Eles [deus e o diabo] moram é na nossa cabeça. Cada um tem seu quarto, sua cozinha, uma sala de estar. Acho que não tem banheiro, pois na imagino deus, ou o diabo, mijando e cagando em nossas cabeças.

Consciente ou sem a mínima consciência, somos nós que os visitamos; e para mim, temos que visita-los sempre, saber como estão. Perigoso é quando somo convidados a entrar em suas moradas, e entramos, sentamos na sala de estar de algum deles, tomamos o chá. Assim ficamos tempo demais, nos apegamos a algum deles, ficamos presos como que num casamento mal feito. E, assim, não sabemos onde anda o outro. Se mudou-se, se está começando uma revolução por nossas cabeças.

Era isso! Isso que eu queria te falado a Marcelo.

Meu filho vive nos templos, me falando de vida e morte, de amor e redenção, perdão. Ele não sabe nada sobre a morte, eu sim, mais que o próprio deus ou o diabo. Já falei isso, não é mesmo?

Me disseram esses dias que de tempos pra cá eu não falo coisa com coisa.

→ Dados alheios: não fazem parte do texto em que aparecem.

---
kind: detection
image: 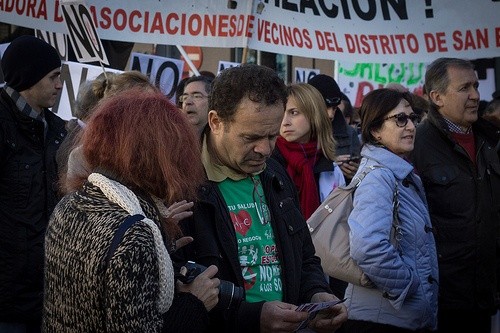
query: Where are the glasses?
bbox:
[384,113,418,127]
[252,176,270,226]
[179,94,211,102]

E meu filho me fala sempre de perdão, uns tios e tias também. E quando ele fala com minha mulher ela chora. Quem vai perdoa-la?

Amanhã Marcelo volta. É meu aniversário e é sábado.

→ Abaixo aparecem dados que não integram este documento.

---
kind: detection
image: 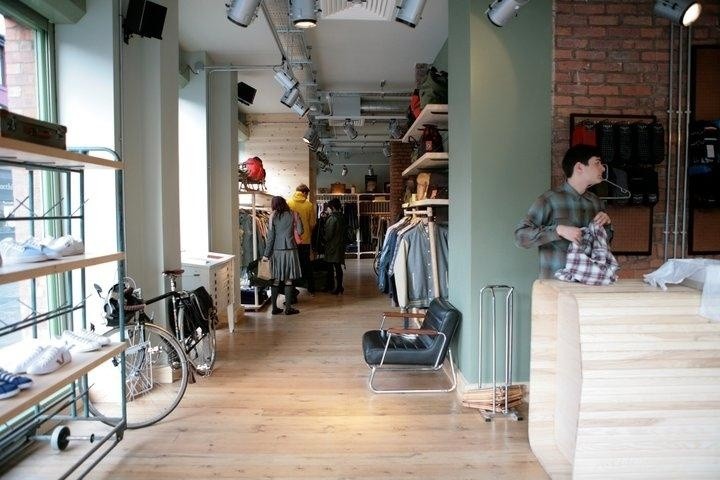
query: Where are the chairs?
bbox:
[361,295,462,393]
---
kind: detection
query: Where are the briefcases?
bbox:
[1,109,67,149]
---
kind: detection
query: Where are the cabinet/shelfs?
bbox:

E eu vou falar com ele que só quero saber por onde anda o sorriso e o andar da minha mulher.

Onde estão meus pés quando durmo.

E por onde anda Ana, minha filha. Suicida aos dez anos. Há 15 anos pulou da sacada com um bilhetinho no bolso.

Dizia que amava o pai, mãe, Marcelo e o nosso carro branco.

Meu filho não sabe nada sobre a morte.